(Work required) Copy the passage on summer in Park City from "Southerners won’t believe" up to and including "a blissful respite.", replacing "fetid" with "stagnant".

(Reading text)
┄┄┄┄┄┄┄┄┄┄┄┄┄┄┄┄┄┄┄┄

Southerners won’t believe it, but the West also swelters in summer. I lived in Boulder, Colorado, for 16 years, and by July, temps there can touch 100 degrees for weeks at a time. In those conditions, low elevation mountain bike trails turn to dust, and salt crusts your eyes and helmet straps. The quick fix — a dip in some fetid reservoir — is no fix for me. My summer recreation of hiking and especially biking, is trail dependent. With the lower altitude trail experience degraded by heat and drought, it’s then that I’d dream of the elevated climate of Park City — Utah’s premier mountain town — where work and leisure brought me nearly each summer for a blissful respite.

There’s a tired cliche about mountain towns like Park City; how residents came for the winter (skiing), but stayed for the summer. I have a different take. In my mind, summer in Park City isn’t summer at all, it’s as if the last two weeks of spring and the first two weeks of autumn hooked up and eloped to Utah’s northern Wasatch. The place has the weather of the mythological Valhalla — shining and golden. In the morning you ride with a shell jacket in a pocket, just in case. At noon, you can lay out by a pool or reservoir. At night, you put on a lightweight puffy by the firepits. The air is permanently crisp. The dining is open air. The trails packed to what cyclists call "hero dirt" — tacky loam that hasn’t gone to moon dust but is well beyond mud. Whether you’re running, hiking or biking, such tread makes for blissful cornering and propulsion under a sun that warms but doesn’t broil. (Read:"A Classy Warm-Weather Weekend in Park City".)

┄┄┄┄┄┄┄┄┄┄┄┄┄┄┄┄┄┄┄┄

(Data segment)
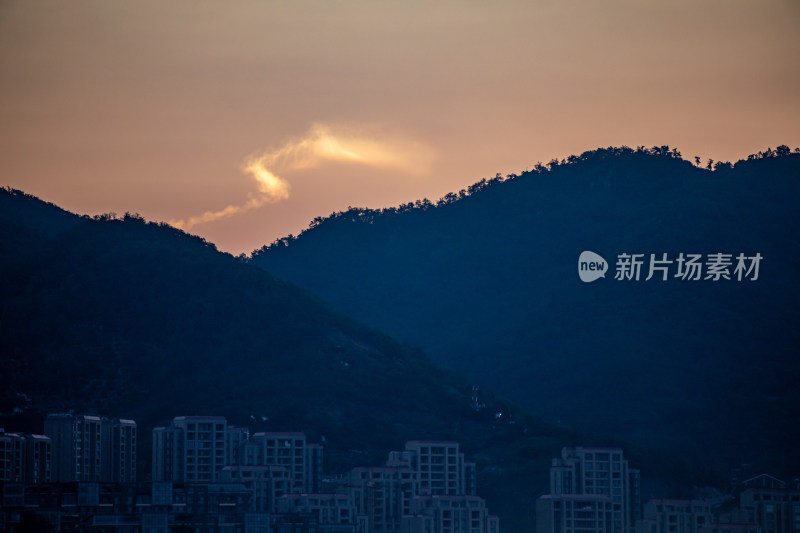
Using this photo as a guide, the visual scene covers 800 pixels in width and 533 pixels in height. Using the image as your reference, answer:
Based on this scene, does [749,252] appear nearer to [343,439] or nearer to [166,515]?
[343,439]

┄┄┄┄┄┄┄┄┄┄┄┄┄┄┄┄┄┄┄┄

(Correct output)
Southerners won’t believe it, but the West also swelters in summer. I lived in Boulder, Colorado, for 16 years, and by July, temps there can touch 100 degrees for weeks at a time. In those conditions, low elevation mountain bike trails turn to dust, and salt crusts your eyes and helmet straps. The quick fix — a dip in some stagnant reservoir — is no fix for me. My summer recreation of hiking and especially biking, is trail dependent. With the lower altitude trail experience degraded by heat and drought, it’s then that I’d dream of the elevated climate of Park City — Utah’s premier mountain town — where work and leisure brought me nearly each summer for a blissful respite.